My first remembrance of a company specializing in guard-band reduction was seeing Silicon Metrics at the Design Automation Conference (DAC) in the late 90’s. (Silicon Metrics was acquired by Magma which was itself acquired by Synopsys in the EDA industry’s common bigger fish eating smaller fish scenario.) One of the company’s founders, Farid Najm, has focused much of his career in this area and power savings. There’s an article, Two Constraints-Based Techniques To Address Power-Related Challenges In SoC Design, discussing more background about this topic.

This article will mostly focus on the three coupled control loops approach IBM used to reduce voltage guard banding in the Tellum II and zNext System. It also provides a quick overview of the Tellum II and the decoupled (from core) voltage control for the SRAM.

Figure 1 below shows an overview of the Tellum II, including a die photo and labeled blocks of the processor. There are 8 cores on the chip, 3 on the left and 5 on the right. The left side also includes a data processing unit (DPU). There are 10 36MB L2 caches in the middle of the chip (light blue).

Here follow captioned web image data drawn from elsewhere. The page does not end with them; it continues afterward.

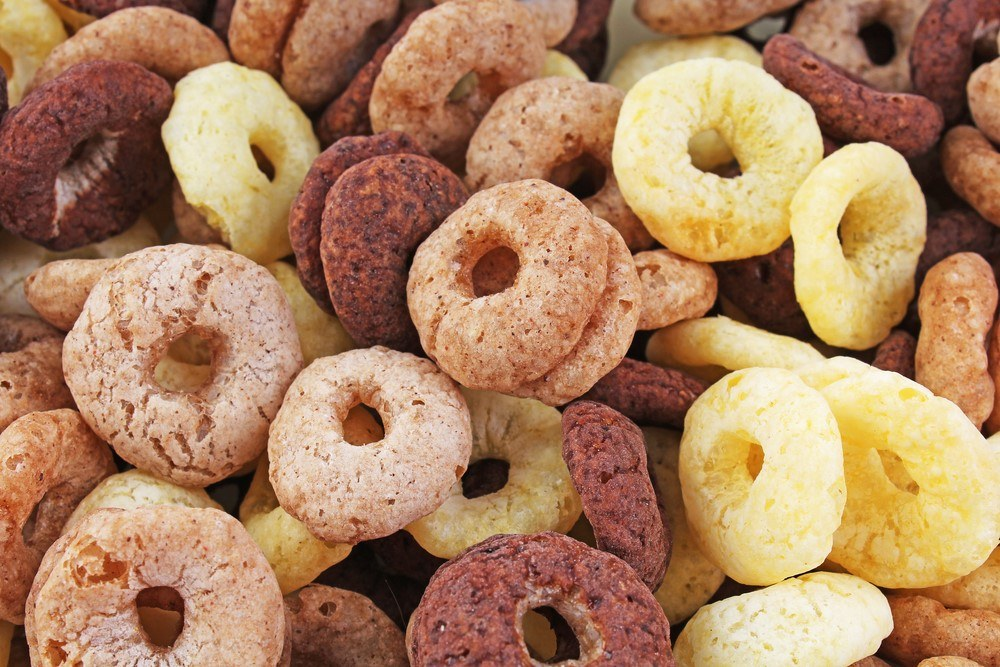 A close up image of o shaped cereal in different colors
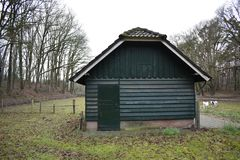 Old building in a petting zoo. An old building in a Dutch petting zoo standing in a grass field with a fence around it royalty free stock photo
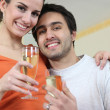 Stock Photo: Couple drinking celebratory drink
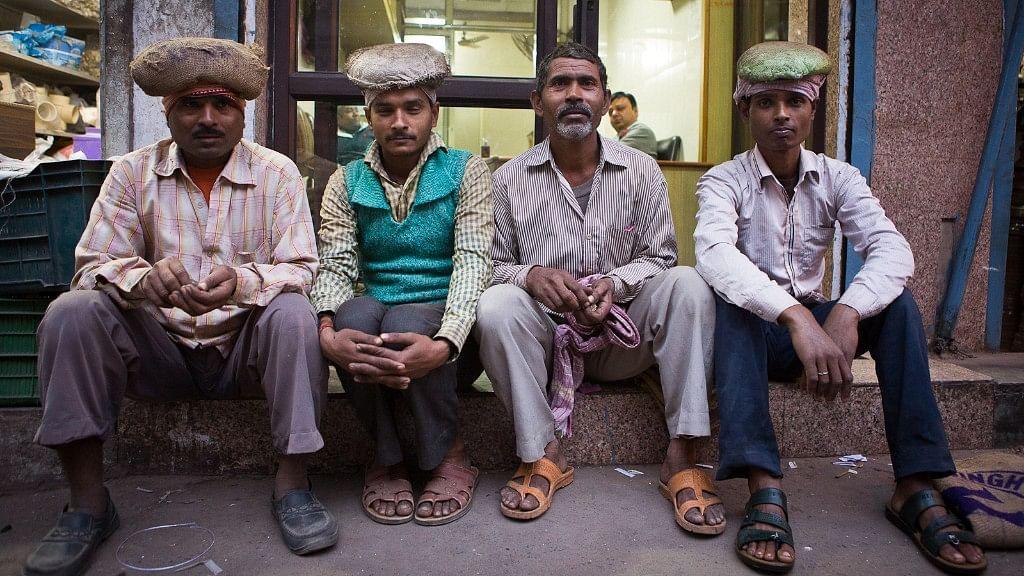 Jhalliwalas of Chawri Bazar, Old Delhi waiting for work in the evening. (L-R: Mahender, Brij Kishore,  Dharbhari and Amit)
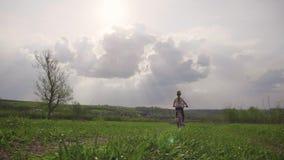 Muchacha del ni?o en una bici en el campo en el tiempo de la puesta del sol, concepto de la forma de vida metrajes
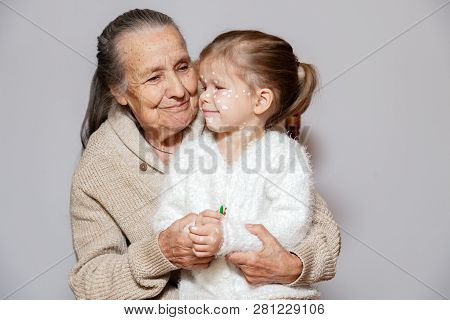 ?ute gray long haired grandmother in knitted sweater hugs granddaughter with chicken pox, white dots, blisters on face. Concept family photo session, different generations, nursing child poster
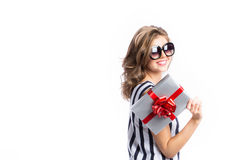 Happy woman holding gift box, isolated on white background. Royalty Free Stock Image
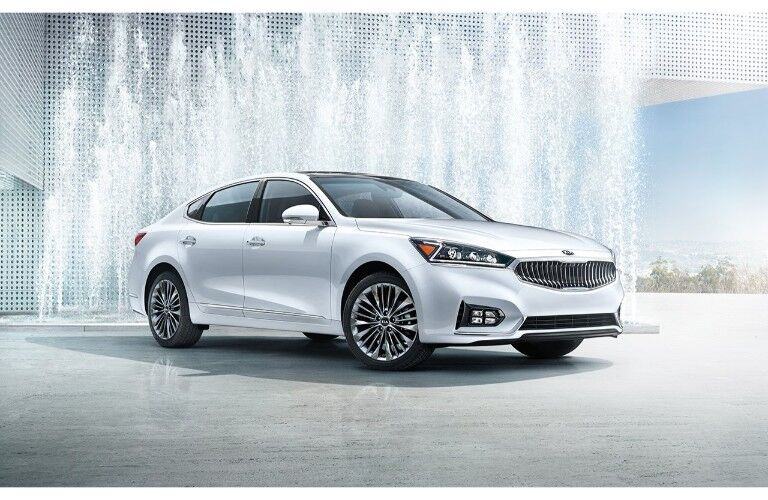 2019 Kia Cadenza exterior shot parked in front of a a bunch of jets creating a water stream fountain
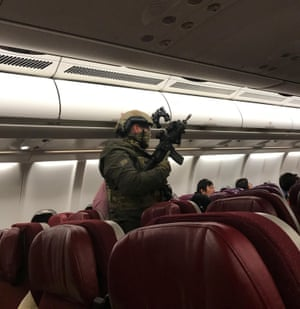 Armed personnel on Flight MH128 after the plane returned to Melbourne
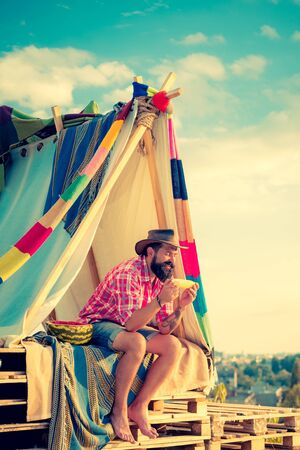 Bearded man in hovel on sky background. Shelter of branches. Love makes a cottage a castle. Homemade tent glows under a clouds.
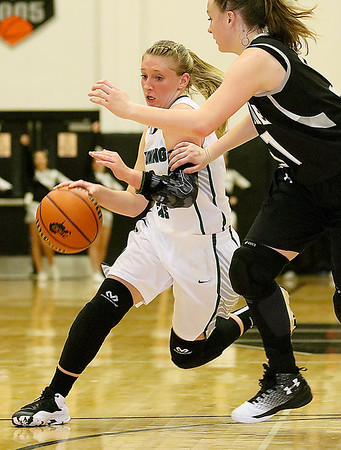 (Brad Davis/The Register-Herald) Wyoming East's Misa Quesenberry drives to the basket as Westside's Riana Kenneda defends Wednesday night in Clear Fork.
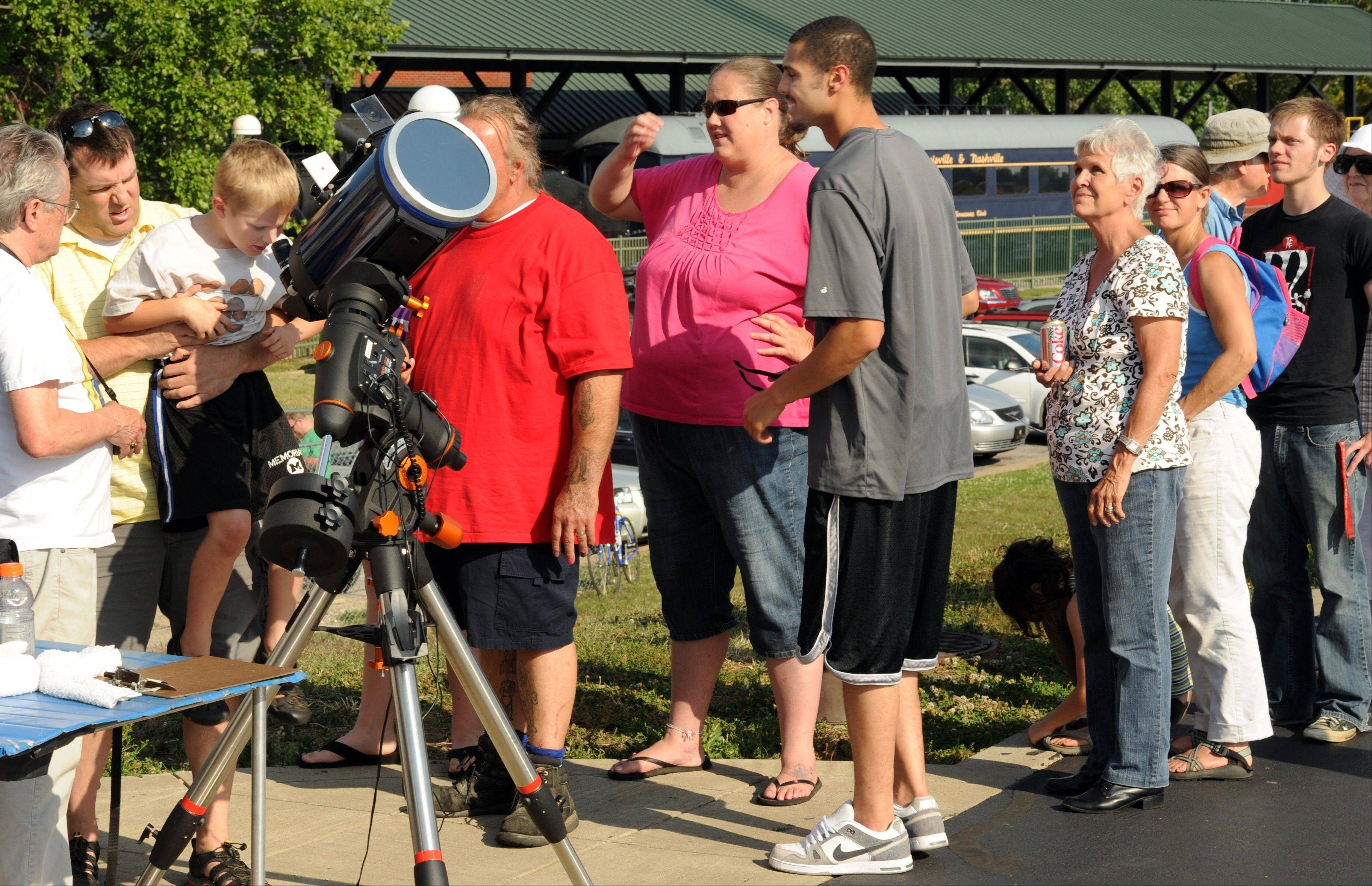 Brian Cunningham, of Evansville, Ind., second from left, holds his son, Teddy, age 7, so he can look through the telescope to see the transit of Venus on Tuesday, June 5, 2012. Cunningham had done the same for his two other sons Zach, 11 and Ben, 9, as they were part of a crowd that gathered along the Ohio River behind the Evansville Museum of Arts, History & Science in Evansville, Ind. to watch Venus as the planet moves in front of the Sun. Members of the Evansville Astronomical Society set up telescopes so people could look at the event.
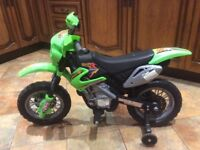 Child's motor cross style battery operated bike for sale
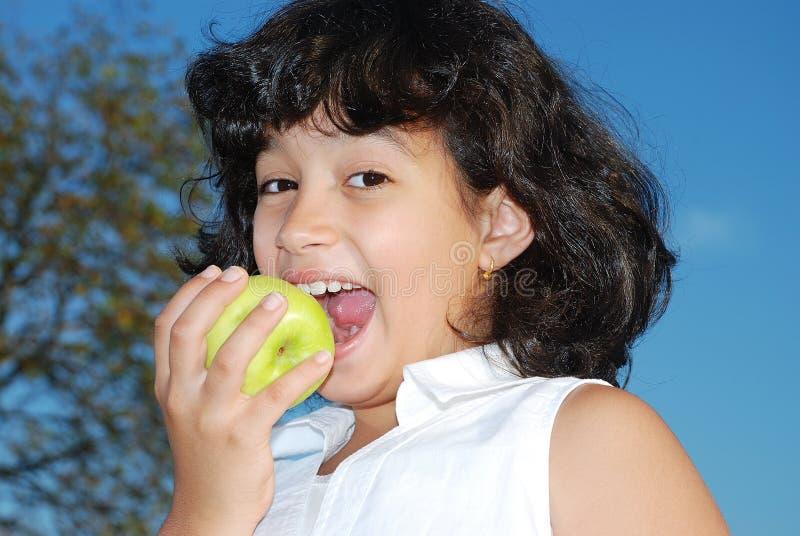 Το χαριτωμένο μικρό κορίτσι τρώει ένα μήλο στοκ εικόνες με δικαίωμα ελεύθερης χρήσης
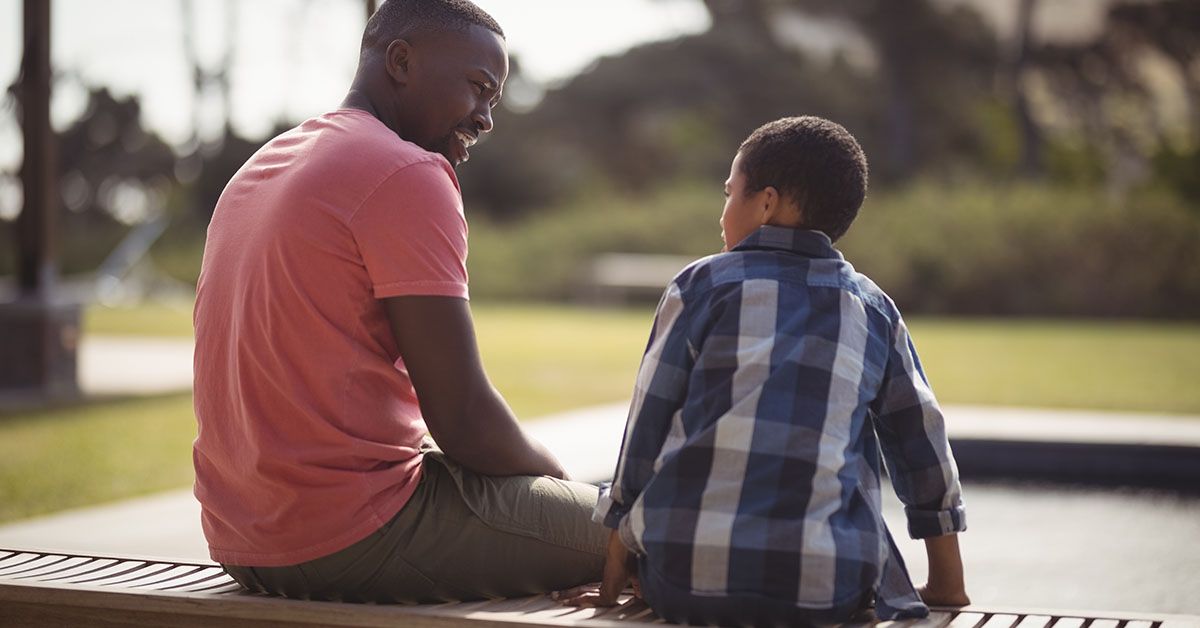 Father talking to son near pool side; blog: 8 Tips for Talking to Kids About Drugs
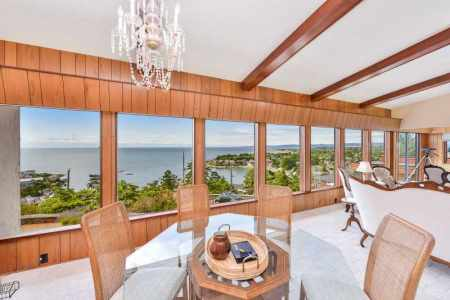 Dining and living room with sweeping ocean views.
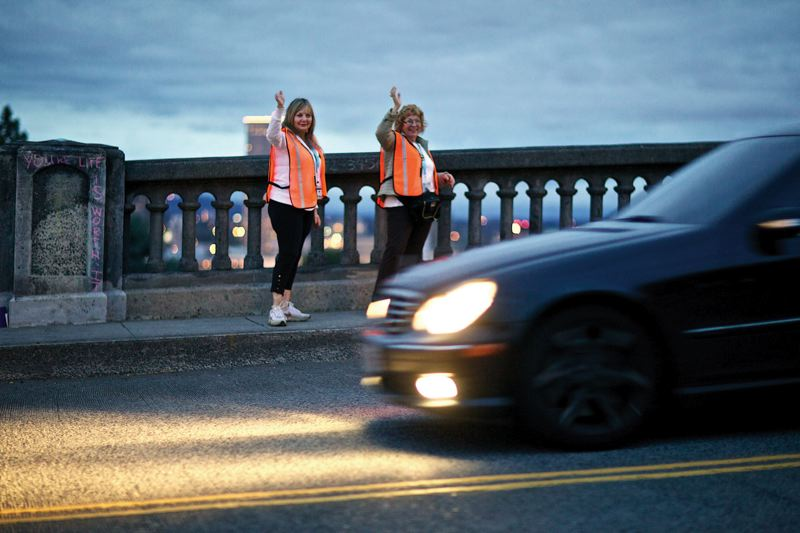 by: TRIBUNE PHOTOS: JAIME VALDEZ - Jan Schumacher and Jenny Duchene, volunteers with Friends of the Vista Bridge, wave to cars while patrolling the bridge.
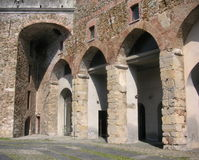 Old brickwork arcades of the fort in Savona Stock Photos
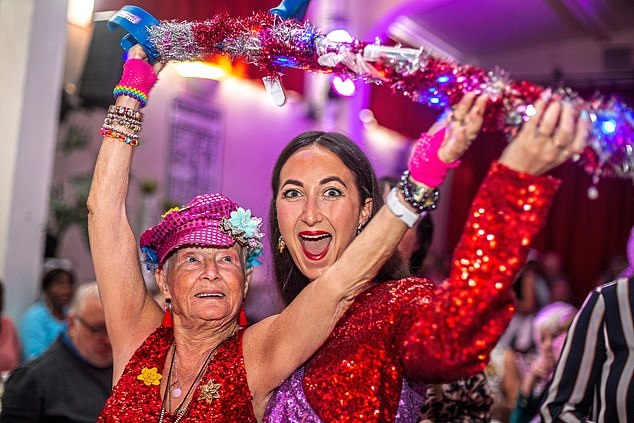 Eve Simmons joins Joan Huxtable, 85 – known as Pinky – on the dancefloor at The Posh Club
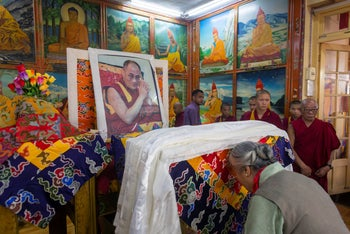 Jetsun Pema pays her respects in front of a portrait of her brother, Tibetan spiritual leader the Dalai Lama, on his 84th birthday. Tsuglakhang temple in Dharmsala, India, July 6, 2019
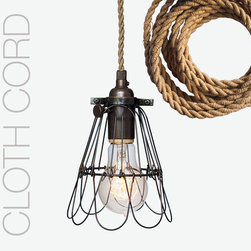 Rustic Trouble Cage Industrial Cloth Cord Pipe Pendant Light - Once reserved for mine shafts and hard hat zones, these fixtures are the ultimate industrial lighting option. Add a cage light over an island or in a bedroom and customize the look by leaving the wire cage open or closed depending on your aesthetic.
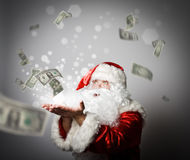 Santa Claus is blowing dollars. Stock Image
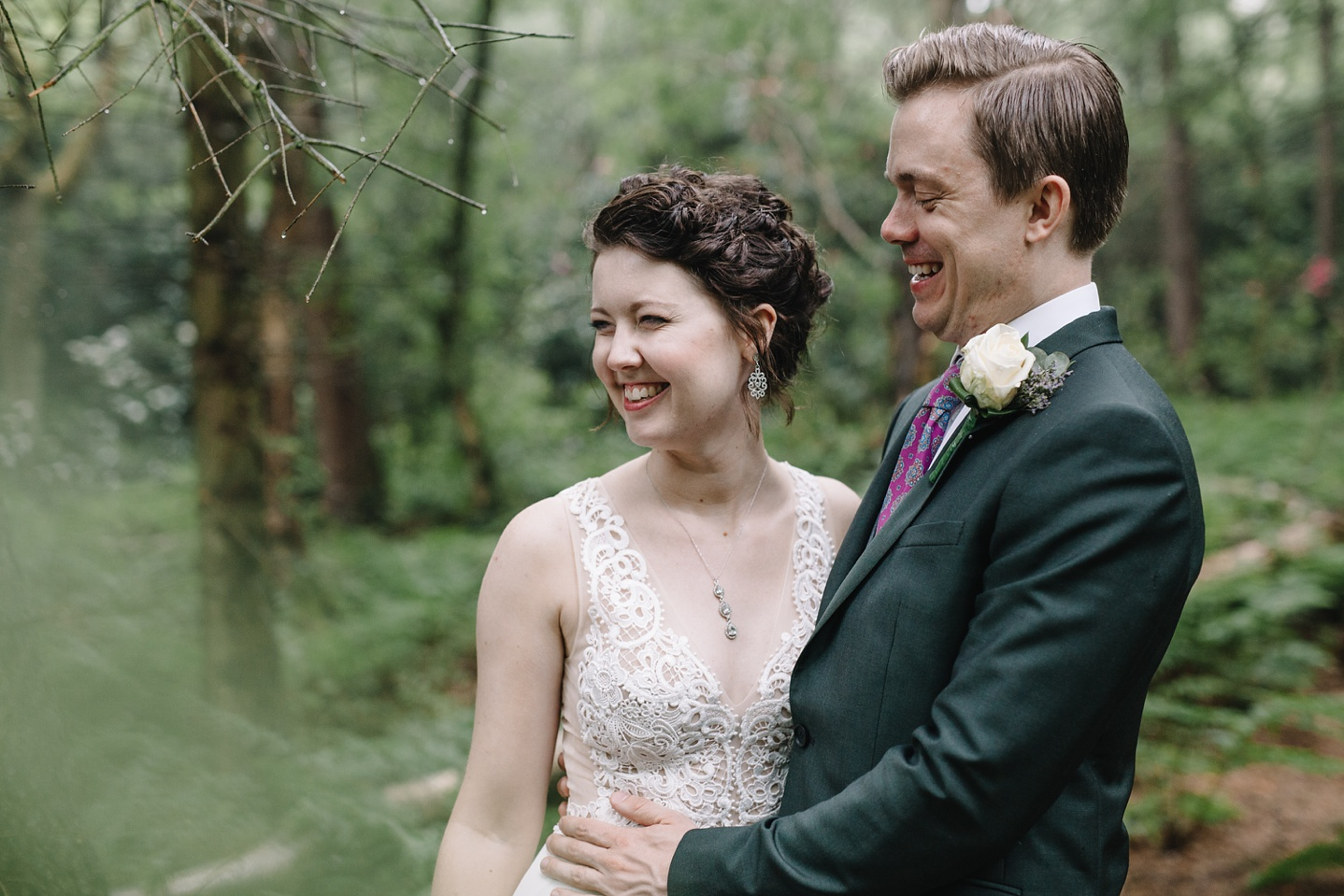 close up of bride and groom laughing in the woods at Whirlowbrook Hall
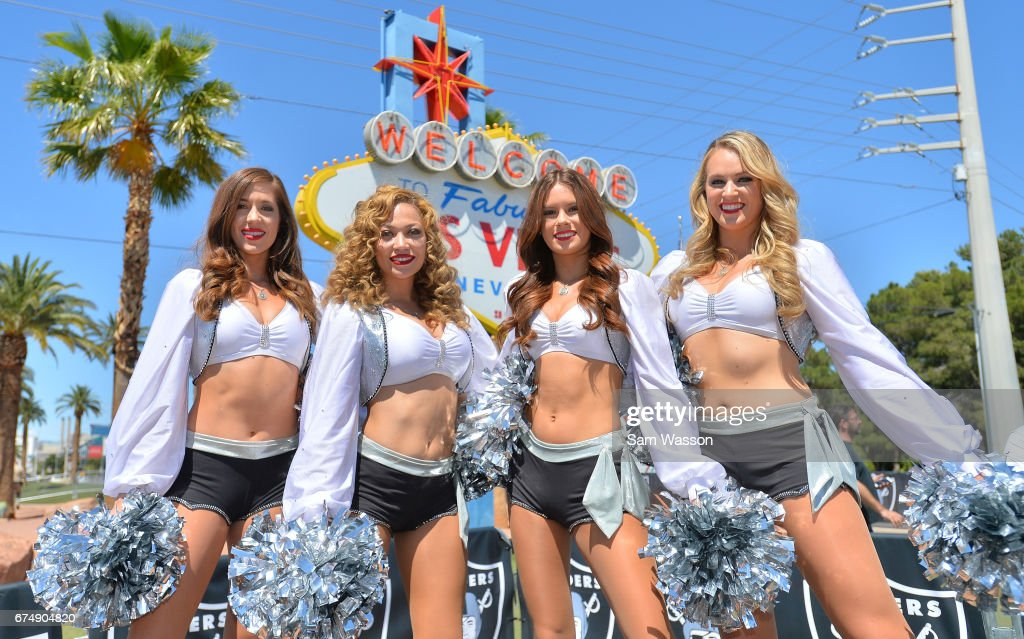 Members of the Oakland Raiderettes cheer team pose for a photo during the team's 2017 NFL Draft event at the Welcome to Fabulous Las Vegas sign on April 29, 2017 in Las Vegas, Nevada. National Football League owners voted in March to approve the team's application to relocate to Las Vegas. The Raiders are expected to begin play no later than 2020 in a planned 65,000-seat domed stadium to be built in Las Vegas at a cost of about USD 1.9 billion.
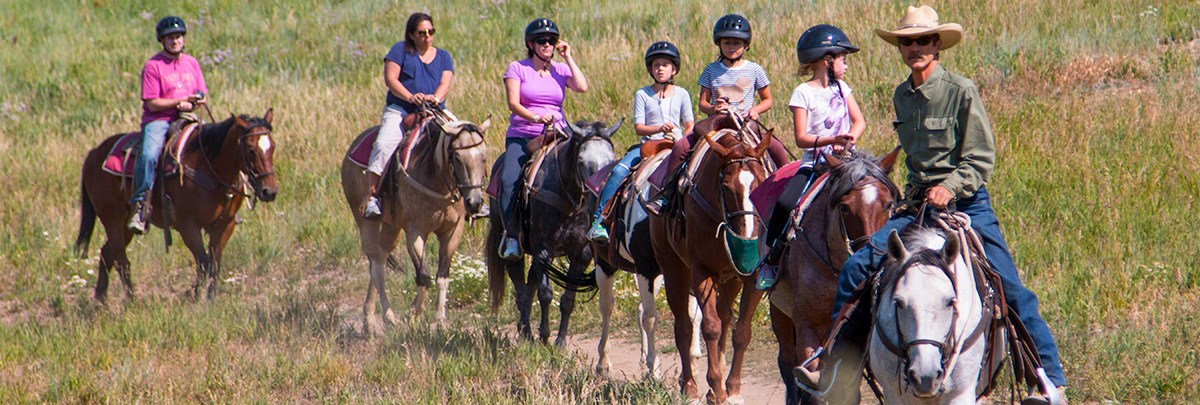 a horseback riding guide leading a group of people horseback riding
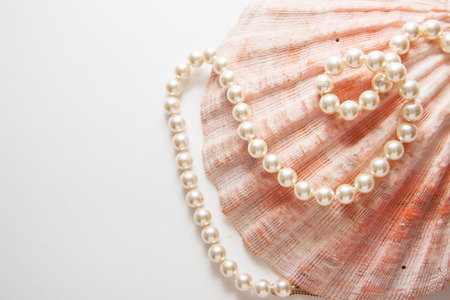 pearl shells with beads, teeth health Фото со стока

Fig. 1: Tellum II Chip Overview.[1]

Figure 2 below shows core-specific information and is actually a conglomeration of information from two presentations.[1,2] It includes markup information clearly showing the 7 fully abutted blocks used in the core and the labels for each block. Rough locations for the placement of digital droop sensors (DDS), droop mitigation units (DMU) and the core recovery unit (CRU) are also shown.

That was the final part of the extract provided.